Connecting a battery backwards to an electronic circuit can rapidly do a lot of damage — current will flood through (and destroy) many integrated circuits when powered up the wrong way, and electrolytic capacitors have a famous tendency to explode. For this reason, it’s common to use a blocking diode in a circuit to provide reverse polarity protection:

highdiode

If the battery is connected correctly, as shown, current flows through the diode to the circuit, and the circuit operates normally. If the battery is reversed, the battery tries to pull current through the diode the wrong way, and the diode refuses to conduct — protecting the load from damage.
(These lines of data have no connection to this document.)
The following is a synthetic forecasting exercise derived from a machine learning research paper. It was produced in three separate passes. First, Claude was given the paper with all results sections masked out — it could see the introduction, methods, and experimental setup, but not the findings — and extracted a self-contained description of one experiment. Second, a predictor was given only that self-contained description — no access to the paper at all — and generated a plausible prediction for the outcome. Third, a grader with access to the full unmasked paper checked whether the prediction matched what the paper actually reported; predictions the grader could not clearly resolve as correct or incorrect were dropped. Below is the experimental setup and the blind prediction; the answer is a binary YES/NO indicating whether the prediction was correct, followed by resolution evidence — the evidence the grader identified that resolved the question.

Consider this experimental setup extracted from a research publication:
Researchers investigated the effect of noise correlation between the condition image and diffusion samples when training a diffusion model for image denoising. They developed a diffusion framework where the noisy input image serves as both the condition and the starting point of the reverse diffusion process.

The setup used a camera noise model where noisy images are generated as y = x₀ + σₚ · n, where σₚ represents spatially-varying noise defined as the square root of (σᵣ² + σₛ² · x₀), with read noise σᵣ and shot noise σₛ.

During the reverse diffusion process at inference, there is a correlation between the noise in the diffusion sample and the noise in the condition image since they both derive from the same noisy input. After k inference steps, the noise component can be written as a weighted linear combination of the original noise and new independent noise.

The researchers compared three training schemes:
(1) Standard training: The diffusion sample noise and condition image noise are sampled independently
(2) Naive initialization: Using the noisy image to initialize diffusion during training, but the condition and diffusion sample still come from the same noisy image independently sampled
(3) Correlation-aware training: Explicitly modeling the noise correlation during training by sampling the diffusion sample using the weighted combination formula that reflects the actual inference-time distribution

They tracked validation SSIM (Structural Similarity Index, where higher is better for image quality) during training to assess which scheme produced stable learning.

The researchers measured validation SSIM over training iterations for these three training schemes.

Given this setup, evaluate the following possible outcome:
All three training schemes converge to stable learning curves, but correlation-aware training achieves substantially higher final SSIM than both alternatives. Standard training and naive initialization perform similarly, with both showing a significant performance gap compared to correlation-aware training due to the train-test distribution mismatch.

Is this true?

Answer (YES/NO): NO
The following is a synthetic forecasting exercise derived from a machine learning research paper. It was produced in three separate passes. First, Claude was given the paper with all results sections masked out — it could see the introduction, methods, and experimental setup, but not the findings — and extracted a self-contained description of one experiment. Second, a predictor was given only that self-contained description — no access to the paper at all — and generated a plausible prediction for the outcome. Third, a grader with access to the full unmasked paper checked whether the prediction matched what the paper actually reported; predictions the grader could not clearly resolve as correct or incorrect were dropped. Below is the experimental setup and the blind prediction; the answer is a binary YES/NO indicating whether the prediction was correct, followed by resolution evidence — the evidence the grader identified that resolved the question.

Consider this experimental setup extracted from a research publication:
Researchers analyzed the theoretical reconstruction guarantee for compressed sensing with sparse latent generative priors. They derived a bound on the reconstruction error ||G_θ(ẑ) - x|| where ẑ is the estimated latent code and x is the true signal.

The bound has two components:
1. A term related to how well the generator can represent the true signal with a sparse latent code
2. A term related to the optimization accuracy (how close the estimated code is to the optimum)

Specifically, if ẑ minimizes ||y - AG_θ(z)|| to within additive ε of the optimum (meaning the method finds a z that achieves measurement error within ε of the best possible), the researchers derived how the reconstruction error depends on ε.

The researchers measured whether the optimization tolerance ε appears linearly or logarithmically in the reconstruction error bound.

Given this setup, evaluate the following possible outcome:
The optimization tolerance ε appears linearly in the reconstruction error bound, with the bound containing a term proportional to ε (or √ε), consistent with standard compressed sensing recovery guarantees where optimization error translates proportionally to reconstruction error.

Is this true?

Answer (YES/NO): YES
The diode can also be placed on the low rail, as shown below. This is completely equivalent to the circuit shown above for battery-powered applications. However, it may make less sense in circuit provided positive DC power by an external supply, where having a consistent ground can be important. On the flip side, a circuit that operates using negative DC power (which is much rarer) would be much better off with the circuit below for the same reason.

lowdiode

This blocking diode approach works great for many applications. However, when the diode is conducting, there is a voltage drop across it (typically around 0.7V for silicon diodes, 0.2V for Schottky diodes) which means that the load sees a bit less voltage across it. This is a particularly major problem for low voltage applications, where a 0.3V drop can represent almost 10% of a 3.3V system’s power, wasted at the very first component. For higher power applications, a fair bit of power can be wasted as heat in the diode as well.

An alternative solution: MOSFETs

The wonderful thing about MOSFETs is that they can be designed to have incredibly low voltage drops, which translates into less waste heat and more voltage for the load to operate. You can routinely get MOSFETs with resistances of 20 milliohms and below, which translates to allowing 5 amps to pass with a drop of only 0.1V, less than any diode.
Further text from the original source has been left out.